EXERCISE TEXT:

----

Here's the breakdown:

We should abandon mox:
* It has not had a release in over 3 years [2] and a patch upstream for 2
* There are bugs that are impacting the project with it (see above)
* It will not be ported to python 3

Proposed path forward options:
1) Port nova to mock now:
  * Literally unmanageable - huge review overhead and regression risk
for not so much gain (maybe) [1]

2) Opportunistically port nova (write new tests using mock, when fixing
tests, move them to mock):
 * Will take a really long time to move to mock, and is not really a
solution since we are stuck with mock for an undetermined period of time
- it's what we are doing now (kind of).

3) Same as 2) but move current codebase to mox3
 * Buys us py3k compat, and fresher code
 * Mox3 and mox have diverged and we would need to backport mox fixes
onto the mox3 three and become de-facto active maintainers (as per Peter
Feiner's last email - that may not be so easy).

----

EXERCISE:
Pick up the proposal on moving nova's tests off mox right after its last sentence and continue it.

STORED DATA:
----

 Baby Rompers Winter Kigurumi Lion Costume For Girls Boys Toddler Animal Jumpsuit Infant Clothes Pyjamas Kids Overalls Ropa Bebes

----

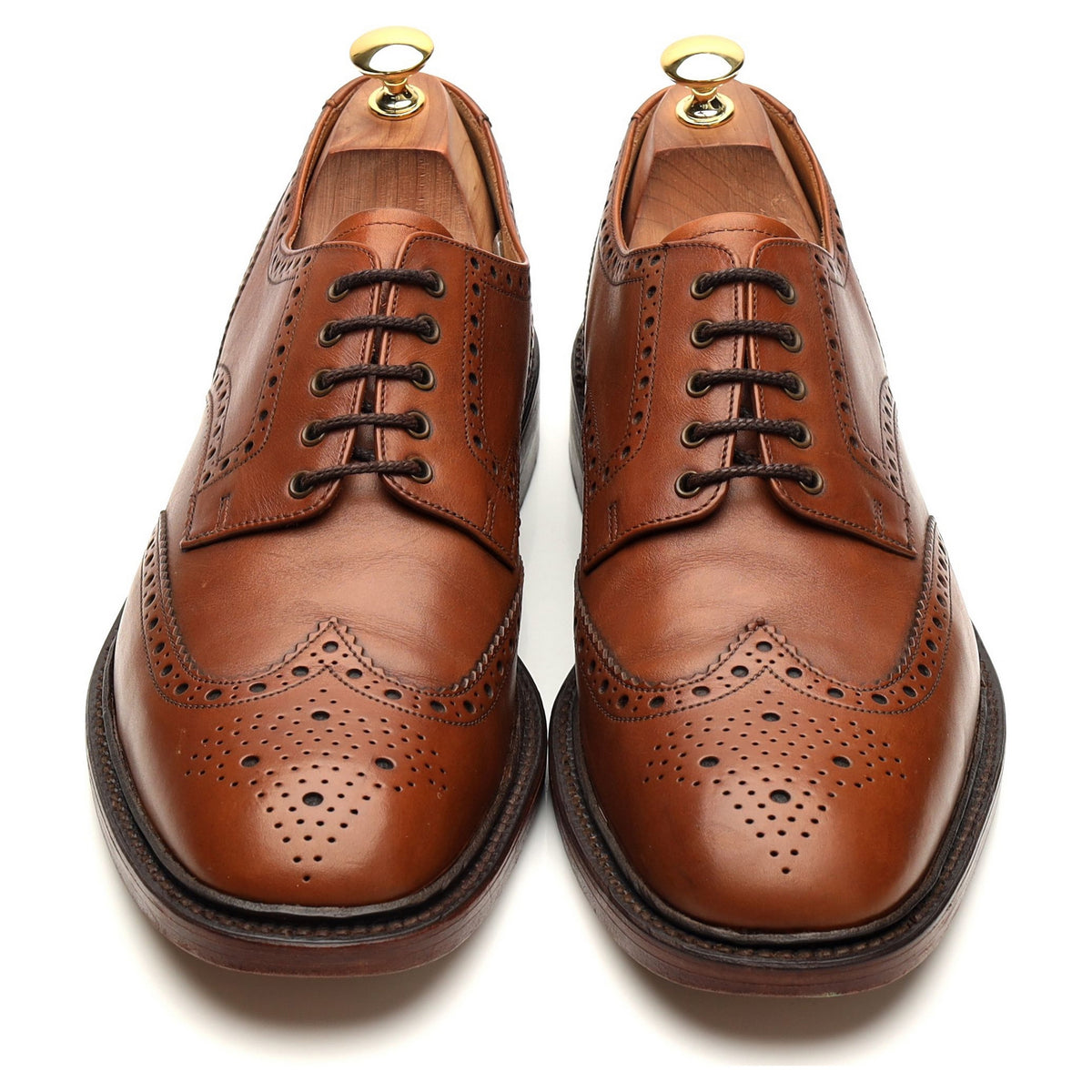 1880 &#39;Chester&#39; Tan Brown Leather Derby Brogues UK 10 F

----

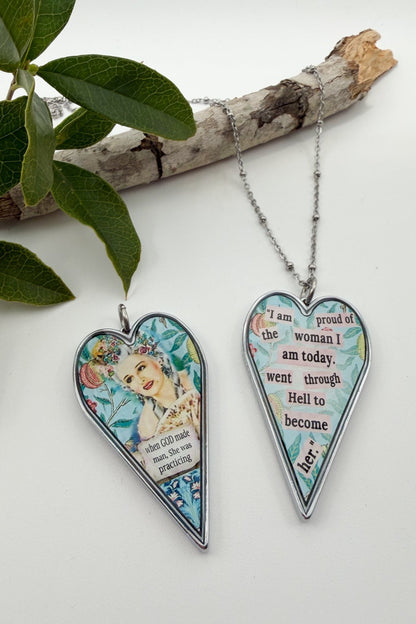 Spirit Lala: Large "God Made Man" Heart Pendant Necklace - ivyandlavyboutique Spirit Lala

----

ANSWER:
I think we should follow path 3) if we can, but we need to:

1) Figure out what is the deal with mox3 and decide if owning it will
really be less trouble than porting nova. To be hones - I was unable to
even find the code repo for it, only [3]. If anyone has more info -
please weigh in. We'll also need volunteers

2) Make better testing guidelines when using mock, and maybe add some
testing helpers (like we do already have for mox) that will make porting
existing tests easier. mreidem already put this on this weeks nova
meeting agenda - so that might be a good place to discuss all the issues
mentioned here as well.

We should really take a stronger stance on this soon IMHO, as this comes
up with literally every commit.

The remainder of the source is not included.